Both of these engineering features are standard on new reactors built in Europe, says Dorfman.

There have been at least 13 aerial attacks on nuclear facilities in the Middle East - more than any other region on earth.

The vulnerability of critical infrastructure in the Arabian Peninsula was further laid bare last year after Saudi Arabia's oil facilities at Abqaiq and Khurais were attacked by 18 drones and seven cruise missiles - an assault that temporarily knocked out more than half of the kingdom's oil production.

On Saturday, Dorfman reiterated his concern that there is no regional protocol in place to determine liability should an accident or incident at Barakah result in radioactive contamination spreading from the UAE to its neighbours. 

"Given Barakah has started up, because of all the well-rehearsed nuclear safety and security problems, it may be critically important that the Gulf states collectively evolve a Nuclear Accident Liability Convention, so that if anything does go wrong, victim states may have some sort of redress," Dorfman told Al Jazeera. 
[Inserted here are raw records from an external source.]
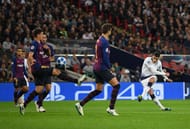 Tottenham Hotspur v FC Barcelona - UEFA Champions League Group B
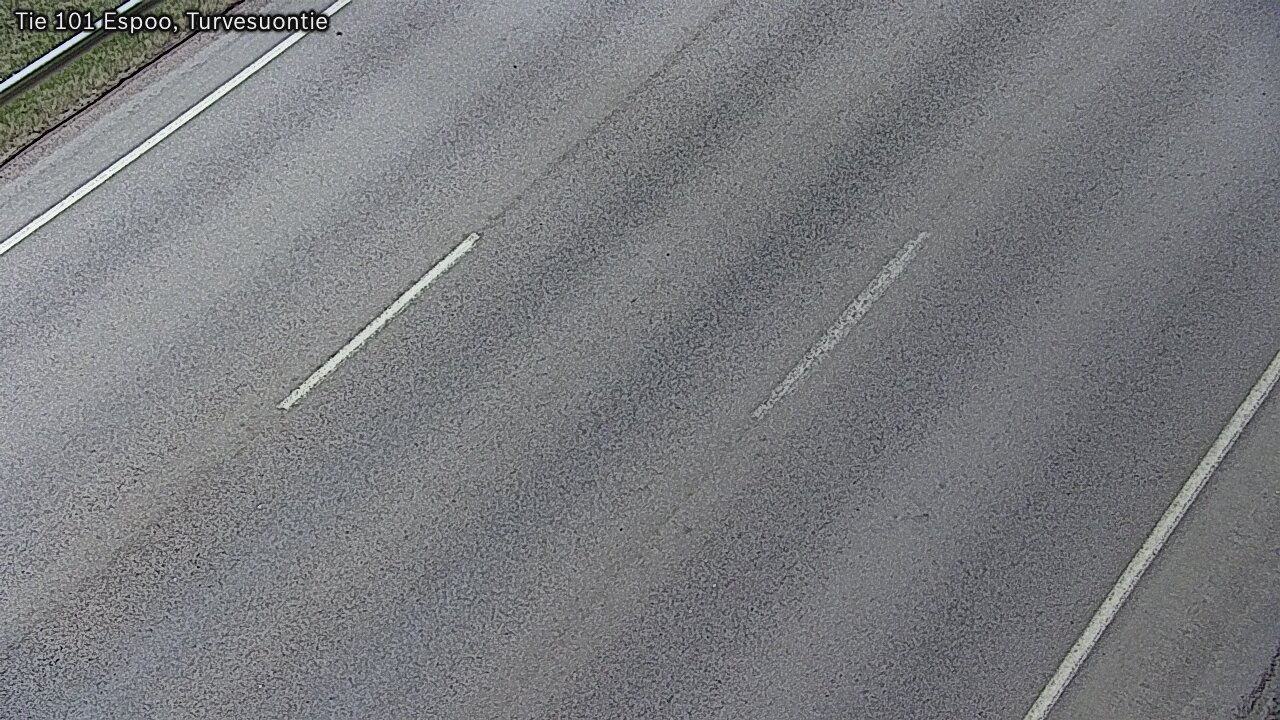 Kelikamerat Kuva Tie 101 Espoo Turvesuontie, Espoo, Uusimaa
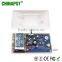 433MHz/315MHz 100m-150m open distance wireless pir motion detector/PIR movement sensor with ON/OFF switch PST-IR200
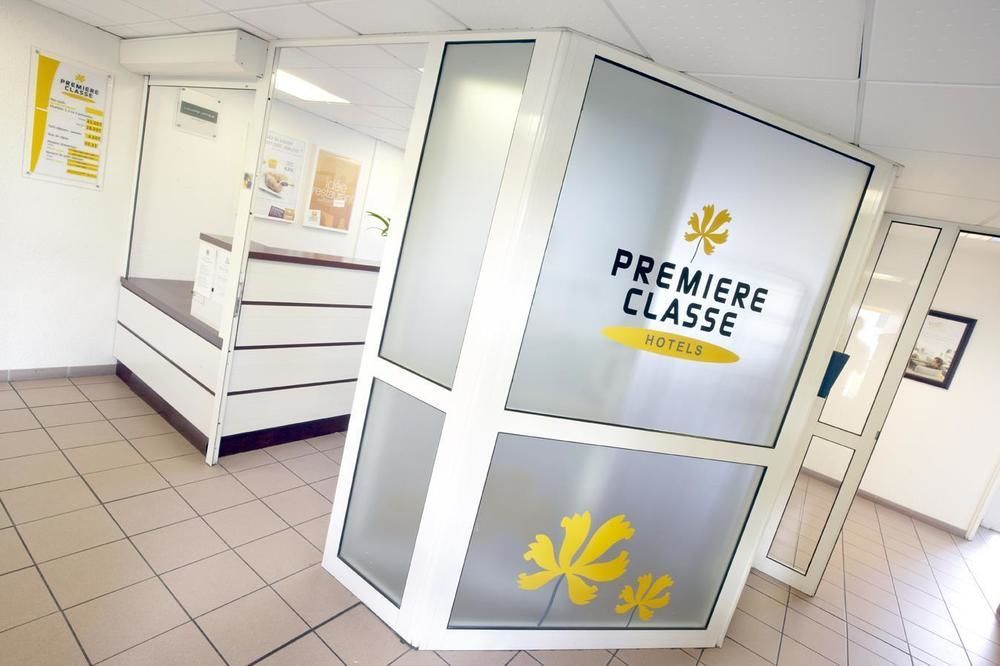 Premiere Classe Bordeaux Sud Pessac Bersol Экстерьер фото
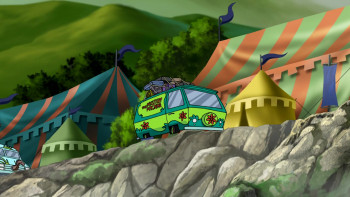 Scooby-Doo and the Loch Ness Monster (2004) download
The UAE has substantial oil and gas reserves, but it has made huge investments in developing alternative energy sources, including nuclear and solar.

Experts though have questioned why the UAE - which is bathed in sunlight and wind - has pushed ahead with nuclear energy - a far more expensive and riskier option than renewable energy sources.

When the UAE first announced Barakah in 2009, nuclear power was cheaper than solar and wind. But by 2012 - when the Emirates started breaking ground to build the reactors - solar and wind costs had plummeted dramatically.

Between 2009 and 2019, utility-scale average solar photovoltaic costs fell 89 percent and wind fell 43 percent, while nuclear jumped 26 percent, according to an analysis by the financial advisory and asset manager Lazard.

There are also concerns about the potential for Barakah to foment nuclear proliferation in the Middle East - a region rife with geopolitical fault lines and well-documented history of nuclear secrecy.

The UAE has sought to distance itself from the region's bad behaviour by agreeing not to enrich its own uranium or reprocess spent fuel. It has also signed up to the United Nation's nuclear watchdog's Additional Protocol, significantly enhancing inspection capabilities, and secured a 123 Agreement with the United States that allows bilateral civilian nuclear cooperation.